Düsseldorf Wie viel schluckt das Wunschauto? Zu Zeiten von Spritpreisen auf Rekordniveau eine wichtige Frage, die sich Käufer von Neu- und Gebrauchtwagen gleichermaßen stellen. Die offizielle Antwort dürfte aber in den meisten Fällen eine Lüge sein, wenn sie nämlich vom Hersteller oder Autohändler kommt und sich auf den sogenannten Normverbrauch bezieht, der auch EG- oder Euro-Mix genannt wird. Unabhängig von der mehr oder weniger richtigen Bezeichnung liegt er rund ein Fünftel bis ein Drittel unter den Verbräuchen, die Otto Normalfahrer auf die Straße bringt.
Das bestätigen Fachzeitschriften, Prüforganisationen wie TÜV und Dekra, Autoclubs und professionelle Autotester schon seit Jahren immer wieder. So ergab beispielsweise eine Auswertung des Autoclub Europa (ACE) im Februar 2012, dass bei knapp 250 getesteten Neuwagen der Verbrauchsschnitt bei 8,5 Liter pro 100 Kilometer lag, - und damit um 19,6 Prozent höher als von den Herstellern angegeben. Die hatten im Durchschnitt aller Verbrauchsangaben nach dem sogenannten EG-Mix 7,2 l/100 km genannt. Bei Benzinern lag die Differenz bei +17,2 Prozent, bei Selbstzündern gar bei + 23,8 Prozent.
„Auto Bild“ weist in den eigenen Fahrzeugtests regelmäßig Mehrverbräuche von bis zu 30 Prozent nach, im Vergleich zu den Herstellerangaben.

▶ [GEGEBENE DATEN]
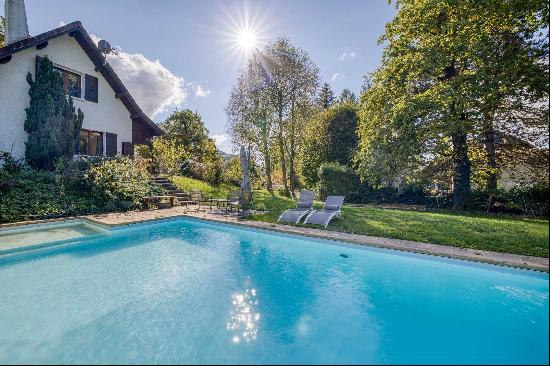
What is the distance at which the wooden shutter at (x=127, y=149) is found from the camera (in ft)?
60.6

▶ [AUFGABEN ZUR ÜBUNG]
a. Nennen Sie bitte alle Organisationen und Zeitschriften, die der Artikel zum Spritverbrauch namentlich erwähnt.
b. Wie hoch lag laut dem Artikel zum Spritverbrauch der durchschnittliche Verbrauch der knapp 250 vom ACE getesteten Neuwagen?
c. Setzen Sie den Artikel zum Spritverbrauch nach seinem letzten Satz fort.
Das Material hat mit dem Artikel zum Spritverbrauch nichts zu tun.

▶ [LÖSUNGEN DER AUFGABEN]
a. TÜV, Dekra, Autoclub Europa (ACE), „Auto Bild“

b. Bei 8,5 Litern pro 100 Kilometer.

c.
Und der Münchener Autoclub ADAC bestätigt diese für Autofahrer ärgerlichen Resultate am 15. März 2012 indirekt mit eigenen Testergebnissen für acht Fahrzeuge im Rahmen seines neuen EcoTests (Interner Link).
So lagen Audi A4 2.0 TDI und BMW 328i mit +13 und +14 Prozent mehr Spritverbrauch noch tolerierbar daneben. Besonders ärgerlich wird es aber, wenn modernste Elektrofahrzeuge – und damit Öko-Aushängeschilder - wie der Volvo C30 oder der Renault Fluence Z.E. 80 bis 90 Prozent über den Hersteller-Verbrauchsangaben liegen. Dann wird ganz offensichtlich, dass es hier einen Fehler im System geben muss.
Der ist allerdings längst ausgemacht, er trägt den sperrigen Namen MNEFZ. Das steht für Modifizierter Neuer Europäischer Fahrzyklus gemäß Richtlinie 93/116/EWG)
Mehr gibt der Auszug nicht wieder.